Michelle Leppert, for HealthLeaders Media , July 10, 2013

Although the facility's costs for a clinic visit are likely to be relatively consistent for all patients, facility costs in the ED can vary considerably, Hoy says. That is especially true of nursing costs. Nurses can spend variable amounts of time with patients in the ED. If a patient comes in with road rash, the nurse could spend a lot of time cleaning the wounds, but that cost would not be reflected in the single ED visit code.

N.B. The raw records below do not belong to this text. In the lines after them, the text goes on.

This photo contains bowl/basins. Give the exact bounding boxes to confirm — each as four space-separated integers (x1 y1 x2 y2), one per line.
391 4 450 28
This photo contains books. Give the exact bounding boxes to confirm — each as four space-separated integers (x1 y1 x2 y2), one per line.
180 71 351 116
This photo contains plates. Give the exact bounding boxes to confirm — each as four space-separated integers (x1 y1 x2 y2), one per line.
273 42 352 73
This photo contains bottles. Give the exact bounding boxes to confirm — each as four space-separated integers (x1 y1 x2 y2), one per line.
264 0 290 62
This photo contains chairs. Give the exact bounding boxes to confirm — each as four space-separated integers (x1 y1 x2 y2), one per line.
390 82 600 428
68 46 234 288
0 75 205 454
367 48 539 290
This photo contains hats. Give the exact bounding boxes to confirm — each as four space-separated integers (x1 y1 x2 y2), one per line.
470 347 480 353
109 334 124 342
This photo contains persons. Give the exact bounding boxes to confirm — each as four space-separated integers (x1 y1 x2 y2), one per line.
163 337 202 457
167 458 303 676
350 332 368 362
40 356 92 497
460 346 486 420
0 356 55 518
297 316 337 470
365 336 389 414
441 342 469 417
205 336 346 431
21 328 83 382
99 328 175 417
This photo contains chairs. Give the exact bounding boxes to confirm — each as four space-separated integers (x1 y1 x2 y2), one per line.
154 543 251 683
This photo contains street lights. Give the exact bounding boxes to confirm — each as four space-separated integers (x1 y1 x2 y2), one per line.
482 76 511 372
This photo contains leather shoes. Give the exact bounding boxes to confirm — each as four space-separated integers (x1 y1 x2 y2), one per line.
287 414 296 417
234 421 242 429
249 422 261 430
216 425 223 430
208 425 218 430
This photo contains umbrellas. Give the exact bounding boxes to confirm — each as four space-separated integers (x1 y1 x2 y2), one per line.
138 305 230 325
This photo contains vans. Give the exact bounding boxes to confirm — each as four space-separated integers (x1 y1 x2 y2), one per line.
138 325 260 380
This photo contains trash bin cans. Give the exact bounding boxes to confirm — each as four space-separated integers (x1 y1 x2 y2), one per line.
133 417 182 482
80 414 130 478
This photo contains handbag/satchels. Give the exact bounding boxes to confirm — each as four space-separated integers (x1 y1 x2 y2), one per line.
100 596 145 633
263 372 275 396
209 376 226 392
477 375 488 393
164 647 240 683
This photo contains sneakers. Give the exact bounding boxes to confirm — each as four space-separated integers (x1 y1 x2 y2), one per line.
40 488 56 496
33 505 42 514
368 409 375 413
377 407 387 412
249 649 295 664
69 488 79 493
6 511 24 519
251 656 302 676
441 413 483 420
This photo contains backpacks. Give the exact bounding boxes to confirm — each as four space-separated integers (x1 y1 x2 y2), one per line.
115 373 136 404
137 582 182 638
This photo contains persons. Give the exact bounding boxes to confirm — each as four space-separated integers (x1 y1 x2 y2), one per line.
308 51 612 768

"I think this makes more sense in the clinic than it does in the ED," Hoy says. Shah is concerned that the proposal may be just as problematic for clinic visits because paying a single rate for all different clinic types ignores the different costs and services being rendered.

"There is a risk that certain providers may be systematically overpaid, while others may be underpaid depending on the types of clinics they have, the volume of patients, and the manner in which they deliver care," Shah says. "If the rate is inappropriately low, providers may be forced to reduce certain services or "rush" through others, such as education and teaching, care coordination, etc. CMS' payment policy shouldn't systematically penalize providers or patients, and must be reviewed carefully in the coming months."

CMS is also looking closely at provider-based clinics, which could be one reason for the E/M change, Hoy says. CMS will be collecting information about off-campus provider-based clinics.

CMS is looking for comments about the proposed E/M changes, so providers should review this proposal and submit their comments to CMS, Shah says.